■ Assigned task A
From the article on Activity search behavior, set down the stretch from "Introduction" through "Activities more efficiently." word for word.
■ Assigned task B
Answer these questions from the article on Activity search behavior:
(i) How many searchable fields does the article list, and what are they?
(ii) What kind of information are References described as?
(iii) Starting with which version does the Description field use token-based right wildcard search?

■ Selected excerpt
Activity search behavior using Author API

Introduction

Activities you create are saved in your Activity list. You may need to search for an Activity to review or edit it.

Activities contain many attributes, but only a subset are indexed for searching. Understanding how each searchable field behaves can help you find Activities more efficiently.

This article explains how Activity search works for the following searchable fields:

  • Reference
  • Title
  • Description
  • Status
  • Tags

The search behavior differs for each field because they are intended to store different types of information. For example, References are unique identifiers, whereas Titles and Descriptions are human-readable text.

Search fields

The following table summarizes when to use each searchable field.

Search field Best used for Search behavior
Reference Finding a specific Activity when you know all or part of its reference Token-based and beginning character (right wildcard) search
Title Finding Activities by their human-readable title Token-based and beginning character (right wildcard) search
Description Finding Activities using keywords or phrases contained in the description Token-based right wildcard search (v2026.1.LTS and later)

■ Given data
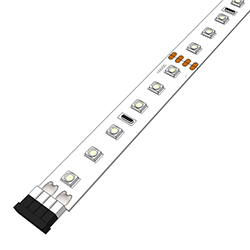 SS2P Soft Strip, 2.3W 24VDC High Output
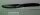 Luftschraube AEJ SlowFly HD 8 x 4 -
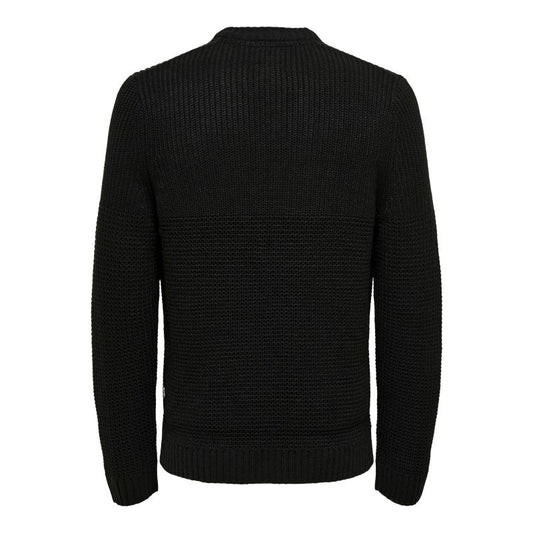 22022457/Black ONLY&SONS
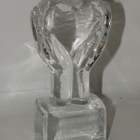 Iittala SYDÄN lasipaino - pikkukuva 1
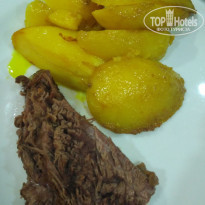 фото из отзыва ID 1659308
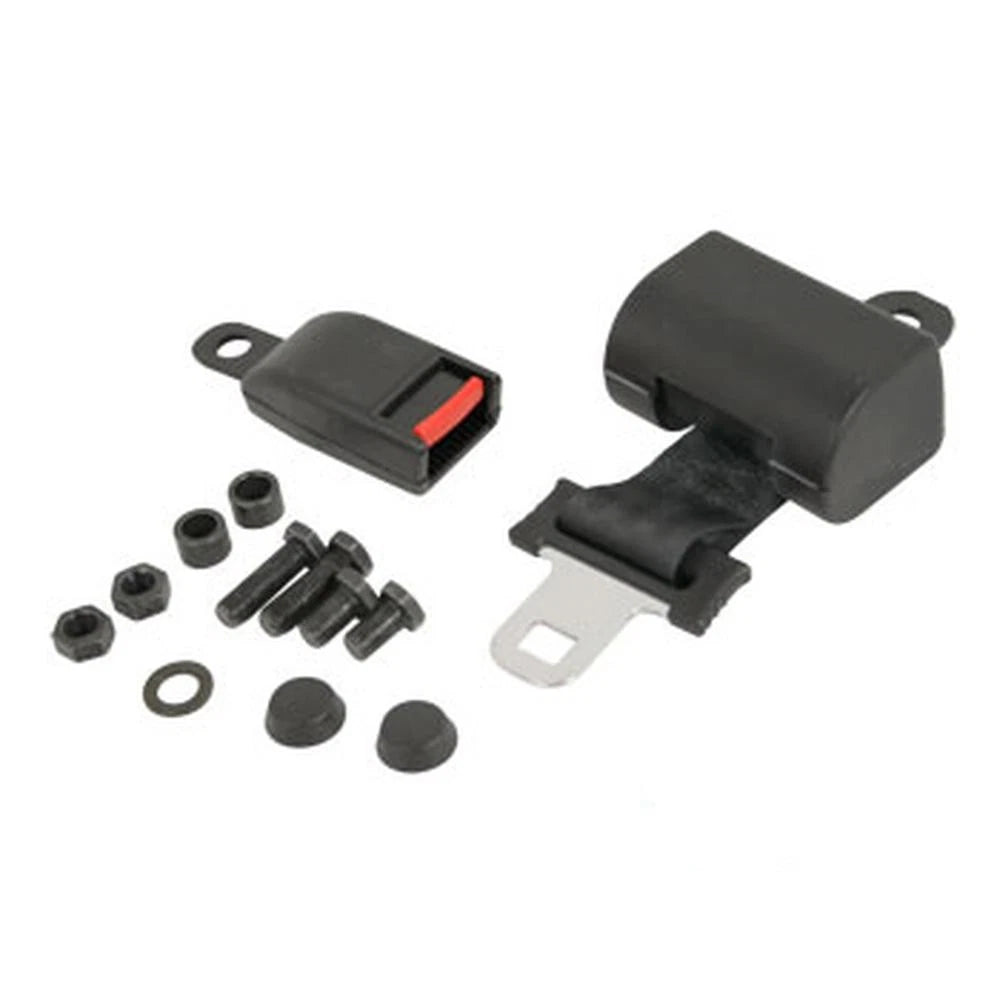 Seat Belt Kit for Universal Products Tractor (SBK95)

■ Written response A
Introduction

Activities you create are saved in your Activity list. You may need to search for an Activity to review or edit it.

Activities contain many attributes, but only a subset are indexed for searching. Understanding how each searchable field behaves can help you find Activities more efficiently.

■ Written response B
(i) Five: Reference, Title, Description, Status, and Tags.
(ii) Unique identifiers.
(iii) v2026.1.LTS.